» 练习要求
续写下面这篇个人博客,从最后一句“自己.”之后接着写下去。

Pages

Saturday, December 31, 2011

Happy New Year!

Happy New Year!
hope everyone has a plan for the coming year, and it will come true!

Thursday, December 29, 2011

Tuesday, December 27, 2011

烦躁啊亲

心烦的时候不要去做任何事情,做什么事情都不会顺.

Monday, December 26, 2011

Wednesday, December 21, 2011

好多追不回来

生命中太多的东西,错过了便是错过了,
想追回来也是不可能的事情.
那便过去吧

人说 人生便是来受苦的.
想来还是挺有道理的. 有句话叫做 生于忧患,死于安乐.
保持一种不安的状况下,人才能保持前进的状态, 那样才是生存的道理,也是规则.


Tuesday, December 20, 2011

充斥

充斥是一件好事.
不空虚的心,才能变得强大,
有空隙的心,就会不收控制.

现实,让人变得现实,
心也像浸在药水里面,逐渐被毒化,越来越硬,最后变得硬邦邦,
却又脆的要命.硬的东西,破碎的时候也会碎的更粉碎.
任由欲望充斥着自己的心灵,
然后让自己身体去无视那些绚丽和斑斓
就好像踩下了离合器的汽车,
就让引擎去加速转吧.

充斥着欲望的心是危险的,是硬邦邦的,
却也是最最脆弱的.


Sunday, December 18, 2011

12/17 Final is over!

Final is over!
but another final is coming.
it is infinity challenge because it is called LIFE

Tuesday, December 13, 2011

my first Character

Maya, and Vray










庸者自扰

烦恼何来?
面前的所有问题都是源于何处?

其实细数下来,所有问题的源头其实不在天边,就在眼前.
自己.

» 数据清单
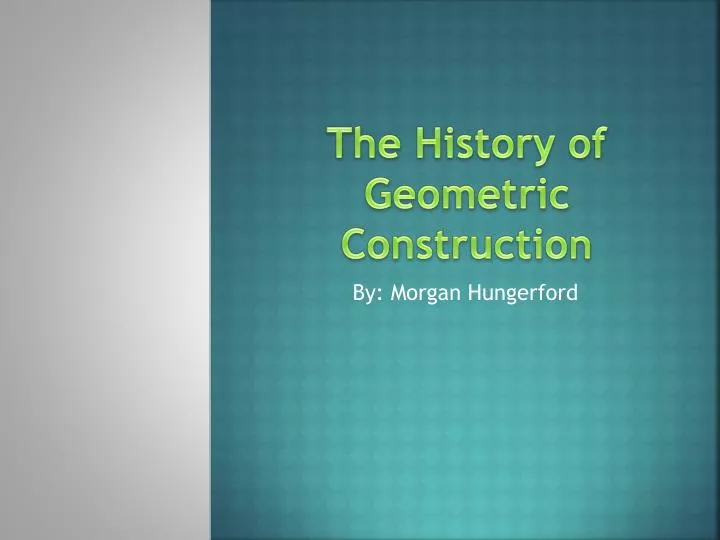 the history of geometric construction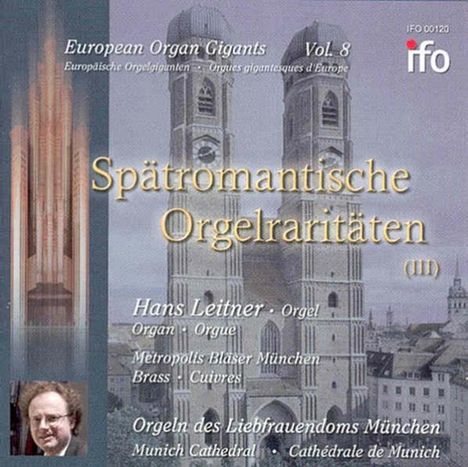 Hans Leitner:Spät-Romantische Orgelraritäten Vol.3, CD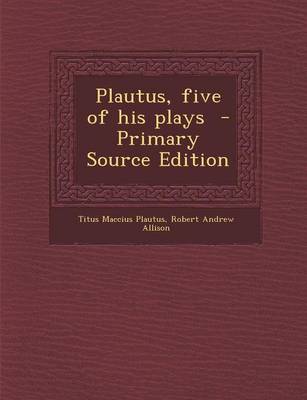 Book cover for Plautus, Five of His Plays - Primary Source Edition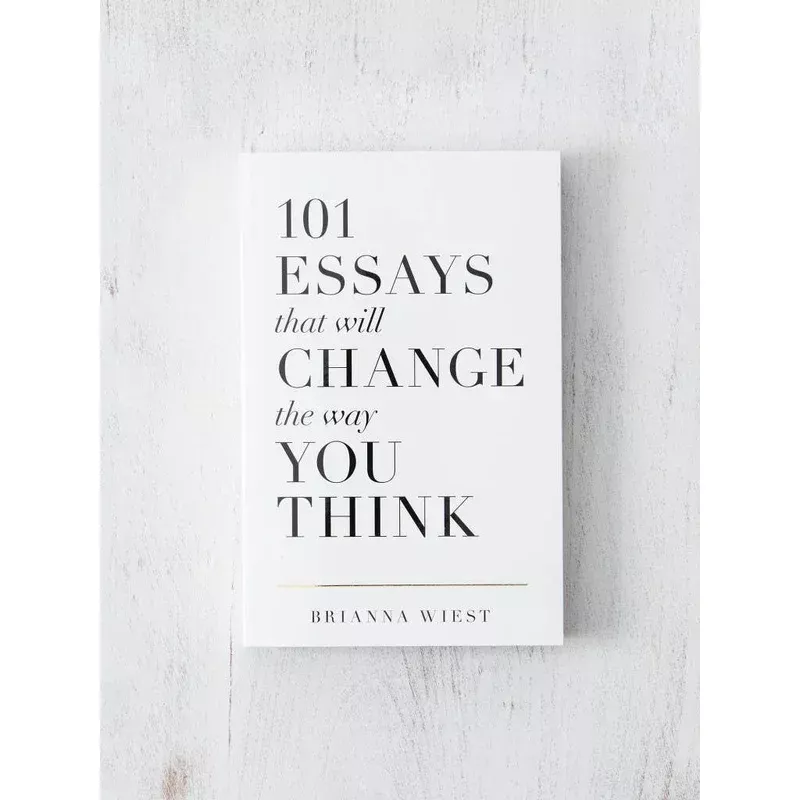 101 Essays That Will Change The Way You Think Book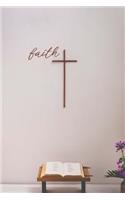 Faith: Sunday Notes, Sermon And Reflections Notebook, Sunday Journal, Religious Thoughts, 6" x 9", 105 Pages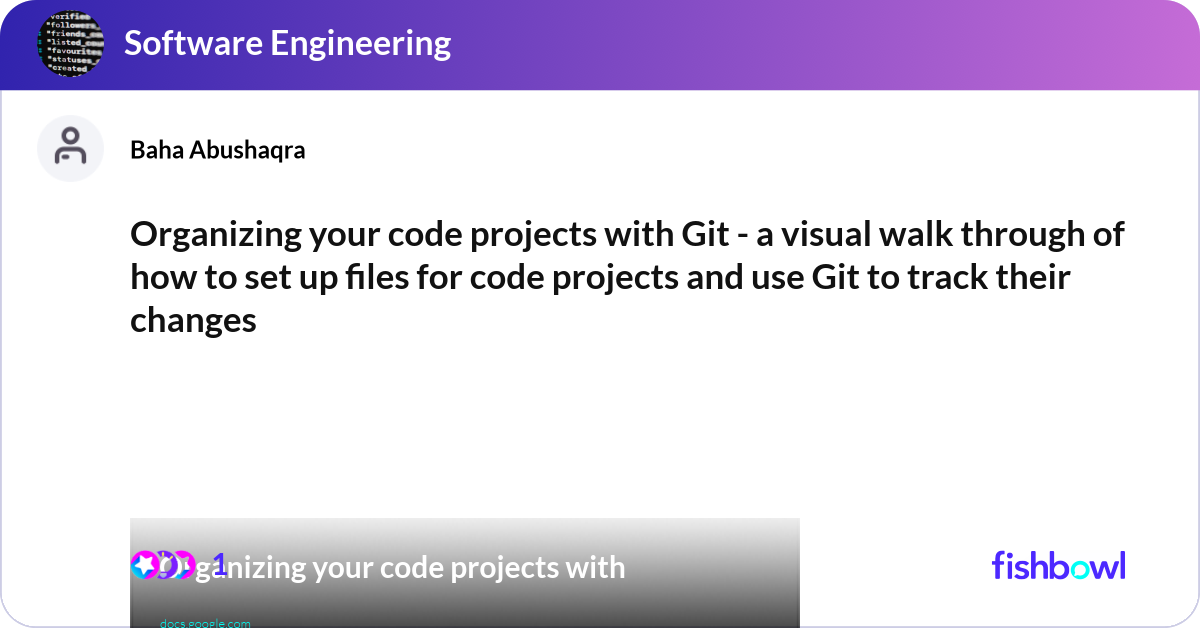 Organizing your code projects with Git - a visual ... | Fishbowl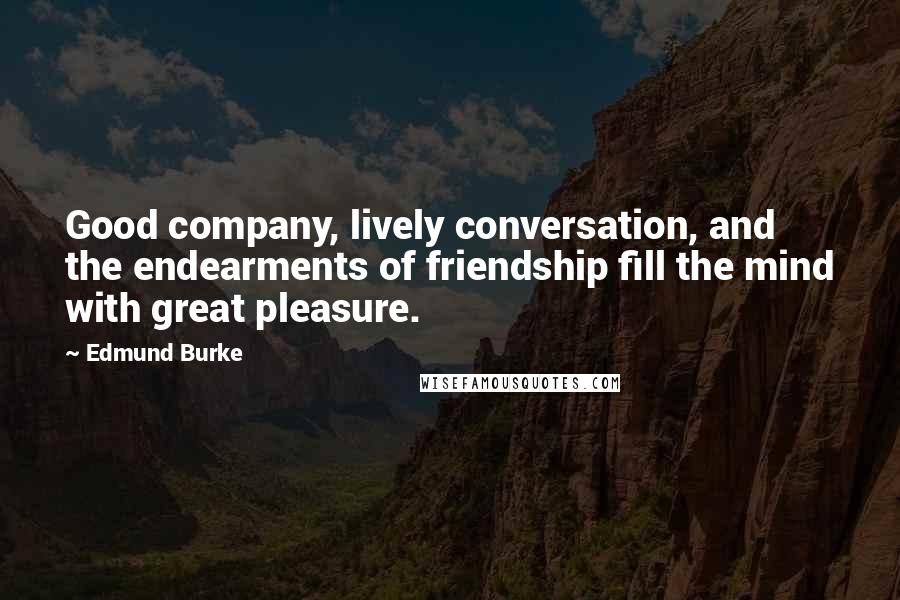 Edmund Burke Quotes: Good company, lively conversation, and the endearments of friendship fill the mind with great pleasure.
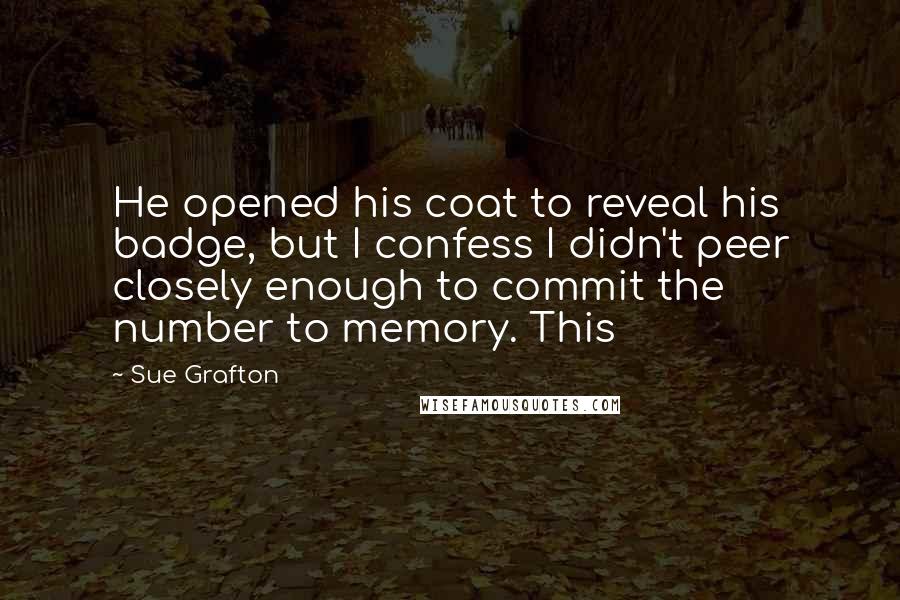 Sue Grafton Quotes: He opened his coat to reveal his badge, but I confess I didn't peer closely enough to commit the number to memory. This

» 任务输出
就是一切问题的源头.

为什么是呢?
我不想做解释,也没有必要做解释,懂的人,看到这个,自然就融洽贯通.
不懂的人,解释了也不会懂. 
有些东西,是知识,却又不能像知识那样给予.

骂声也无所谓,
感谢也无所谓,
一切的一切,都是来自自己.
烦恼是,
感悟也是,
痛苦是,
开心也是,

所以说庸者自扰,智者淡然

12_12

Made in class

Sunday, December 11, 2011

期末的烦恼

最终还是没有摆脱自己的懒惰,
把很多事情都堆到了期末,
期末已经被压缩到基本上没有空间了,可是懒惰还是在发挥他的作用
继续拖着..

显然要控制一下自己了

12/10


Thursday, December 8, 2011

12/7

keep updating the long term project at the Sketch page
about final week, so many works to do

Wednesday, December 7, 2011

12/6

never try a long project, kinda confused about which part should do first..
what i did is start with farther things

Monday, December 5, 2011

12_5

today is my registration day.
and there's no class rest for me.
i only got 1 class. that pisses me off!!!
stupid policy! 

12_4

Dont waste food!


Sunday, December 4, 2011

12/3

feel that 10 mins too less for this kind painting..
i would put more time during the winter holiday...
final week almost there..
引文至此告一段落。